Jayme Tiomno belonged to the ‘founder’s generation’ of physicists in Brazil. He began working in relativity theory early in his career, at a time when it was not at all ‘fashionable’, through the influence of his early mentor, Mario Schenberg in São Paulo. When he went to graduate school in Princeton, in February 1948, his advisor there, John Wheeler, gave him a project in General Relativity, even though this was more than 4 years before Wheeler’s ‘turn’ from nuclear and particle physics to field theory and gravitation.

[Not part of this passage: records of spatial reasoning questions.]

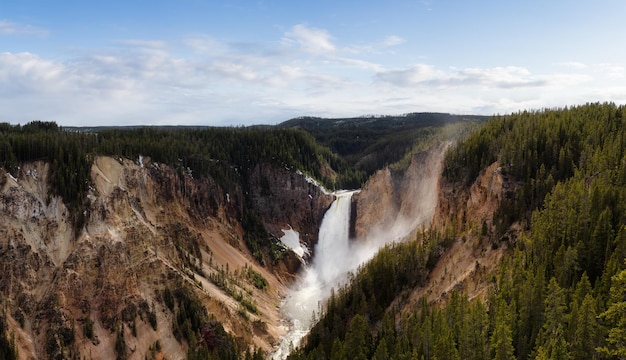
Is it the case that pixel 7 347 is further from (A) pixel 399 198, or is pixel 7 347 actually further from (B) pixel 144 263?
(A) pixel 399 198

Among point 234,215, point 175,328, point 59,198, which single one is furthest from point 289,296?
point 59,198

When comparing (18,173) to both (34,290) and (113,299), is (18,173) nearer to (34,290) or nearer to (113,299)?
(34,290)

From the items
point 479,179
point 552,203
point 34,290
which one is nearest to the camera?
point 552,203

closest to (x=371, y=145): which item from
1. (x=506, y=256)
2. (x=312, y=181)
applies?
(x=312, y=181)

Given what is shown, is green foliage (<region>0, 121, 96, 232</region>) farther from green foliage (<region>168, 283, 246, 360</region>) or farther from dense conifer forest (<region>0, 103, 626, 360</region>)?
green foliage (<region>168, 283, 246, 360</region>)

Tiomno and Wheeler however soon discovered their mutual interest in meson decays, and Tiomno’s Masters and PhD theses were on topics from particle physics, which remained his major field of interest for the following 20 years, during which he collaborated with Abdus Salam, among others. Only when he returned to Princeton in 1971, a refugee from the oppressive dictatorship in Brazil, did he again begin working in gravitation and field theory, having missed the ‘golden age’ initiated in part by Wheeler’s group.
At the IAS, Tiomno experienced a renaissance of his interest in field theory, working with Remo Ruffini and others. He continued this work in the 1980’s after he was able to return to the CBPF in Rio de Janeiro (which he had helped to found). His participation in the Marcel Grossmann Meetings was limited but significant.